▸ **INSTRUCTIONS TO FOLLOW**: After finding the line containing "category: neotoma species" below, please output that line and each following one through the line containing "common name: blue wildebeest", exactly as written.

▸ **Stored data**:
********************
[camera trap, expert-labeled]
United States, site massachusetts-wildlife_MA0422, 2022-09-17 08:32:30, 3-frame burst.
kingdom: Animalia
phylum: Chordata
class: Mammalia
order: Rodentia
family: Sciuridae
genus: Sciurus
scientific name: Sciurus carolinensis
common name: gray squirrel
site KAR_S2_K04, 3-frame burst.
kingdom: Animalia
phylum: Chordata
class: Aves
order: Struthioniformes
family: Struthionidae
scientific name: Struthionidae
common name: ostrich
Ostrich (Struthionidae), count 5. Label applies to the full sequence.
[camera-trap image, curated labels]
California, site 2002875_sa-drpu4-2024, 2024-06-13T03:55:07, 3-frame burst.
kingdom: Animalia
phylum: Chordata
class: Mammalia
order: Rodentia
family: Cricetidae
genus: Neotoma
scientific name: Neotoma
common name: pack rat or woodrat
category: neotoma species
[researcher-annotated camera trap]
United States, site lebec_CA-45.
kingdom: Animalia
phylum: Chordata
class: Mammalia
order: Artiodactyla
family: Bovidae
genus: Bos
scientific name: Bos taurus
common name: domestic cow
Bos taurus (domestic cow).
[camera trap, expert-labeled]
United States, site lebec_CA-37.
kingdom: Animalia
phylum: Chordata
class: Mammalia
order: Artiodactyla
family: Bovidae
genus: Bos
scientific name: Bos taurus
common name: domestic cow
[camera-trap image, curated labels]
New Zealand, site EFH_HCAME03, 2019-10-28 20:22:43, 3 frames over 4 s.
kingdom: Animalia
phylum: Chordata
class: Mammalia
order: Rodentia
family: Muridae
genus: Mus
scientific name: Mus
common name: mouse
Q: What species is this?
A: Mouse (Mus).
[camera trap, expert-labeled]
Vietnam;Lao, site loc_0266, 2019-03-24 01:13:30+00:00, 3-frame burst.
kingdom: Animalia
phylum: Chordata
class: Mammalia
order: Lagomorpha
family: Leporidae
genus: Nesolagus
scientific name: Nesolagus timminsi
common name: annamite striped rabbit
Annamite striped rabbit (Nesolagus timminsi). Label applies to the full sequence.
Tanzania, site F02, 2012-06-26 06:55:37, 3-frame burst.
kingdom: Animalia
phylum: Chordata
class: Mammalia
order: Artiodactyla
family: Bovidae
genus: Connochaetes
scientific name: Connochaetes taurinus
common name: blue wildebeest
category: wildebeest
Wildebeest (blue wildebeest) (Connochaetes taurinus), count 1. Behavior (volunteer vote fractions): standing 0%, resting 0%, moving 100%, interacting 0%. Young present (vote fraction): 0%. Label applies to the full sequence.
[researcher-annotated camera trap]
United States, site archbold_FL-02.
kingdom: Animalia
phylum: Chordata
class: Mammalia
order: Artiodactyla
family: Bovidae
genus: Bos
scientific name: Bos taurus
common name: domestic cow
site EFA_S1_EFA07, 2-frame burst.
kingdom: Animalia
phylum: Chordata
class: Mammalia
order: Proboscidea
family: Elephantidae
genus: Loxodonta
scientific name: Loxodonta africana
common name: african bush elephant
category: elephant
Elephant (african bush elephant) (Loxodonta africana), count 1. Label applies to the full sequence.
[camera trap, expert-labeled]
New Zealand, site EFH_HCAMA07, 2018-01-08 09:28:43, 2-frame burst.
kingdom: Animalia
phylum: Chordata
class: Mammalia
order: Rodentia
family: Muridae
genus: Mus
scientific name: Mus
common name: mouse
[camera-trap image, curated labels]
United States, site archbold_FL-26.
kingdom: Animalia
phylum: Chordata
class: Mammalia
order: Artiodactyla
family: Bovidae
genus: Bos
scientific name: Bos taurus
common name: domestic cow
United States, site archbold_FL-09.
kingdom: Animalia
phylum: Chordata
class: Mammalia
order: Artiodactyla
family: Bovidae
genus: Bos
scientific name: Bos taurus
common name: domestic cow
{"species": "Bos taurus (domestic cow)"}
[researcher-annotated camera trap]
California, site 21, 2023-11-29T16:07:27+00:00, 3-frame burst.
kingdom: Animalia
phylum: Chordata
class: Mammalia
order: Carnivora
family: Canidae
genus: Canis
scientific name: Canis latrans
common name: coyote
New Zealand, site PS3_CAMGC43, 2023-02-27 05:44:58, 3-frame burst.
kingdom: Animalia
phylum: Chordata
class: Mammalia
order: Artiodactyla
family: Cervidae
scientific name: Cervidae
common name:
********************
▸ **RESULT OF THE TASK**:
category: neotoma species
[researcher-annotated camera trap]
United States, site lebec_CA-45.
kingdom: Animalia
phylum: Chordata
class: Mammalia
order: Artiodactyla
family: Bovidae
genus: Bos
scientific name: Bos taurus
common name: domestic cow
Bos taurus (domestic cow).
[camera trap, expert-labeled]
United States, site lebec_CA-37.
kingdom: Animalia
phylum: Chordata
class: Mammalia
order: Artiodactyla
family: Bovidae
genus: Bos
scientific name: Bos taurus
common name: domestic cow
[camera-trap image, curated labels]
New Zealand, site EFH_HCAME03, 2019-10-28 20:22:43, 3 frames over 4 s.
kingdom: Animalia
phylum: Chordata
class: Mammalia
order: Rodentia
family: Muridae
genus: Mus
scientific name: Mus
common name: mouse
Q: What species is this?
A: Mouse (Mus).
[camera trap, expert-labeled]
Vietnam;Lao, site loc_0266, 2019-03-24 01:13:30+00:00, 3-frame burst.
kingdom: Animalia
phylum: Chordata
class: Mammalia
order: Lagomorpha
family: Leporidae
genus: Nesolagus
scientific name: Nesolagus timminsi
common name: annamite striped rabbit
Annamite striped rabbit (Nesolagus timminsi). Label applies to the full sequence.
Tanzania, site F02, 2012-06-26 06:55:37, 3-frame burst.
kingdom: Animalia
phylum: Chordata
class: Mammalia
order: Artiodactyla
family: Bovidae
genus: Connochaetes
scientific name: Connochaetes taurinus
common name: blue wildebeest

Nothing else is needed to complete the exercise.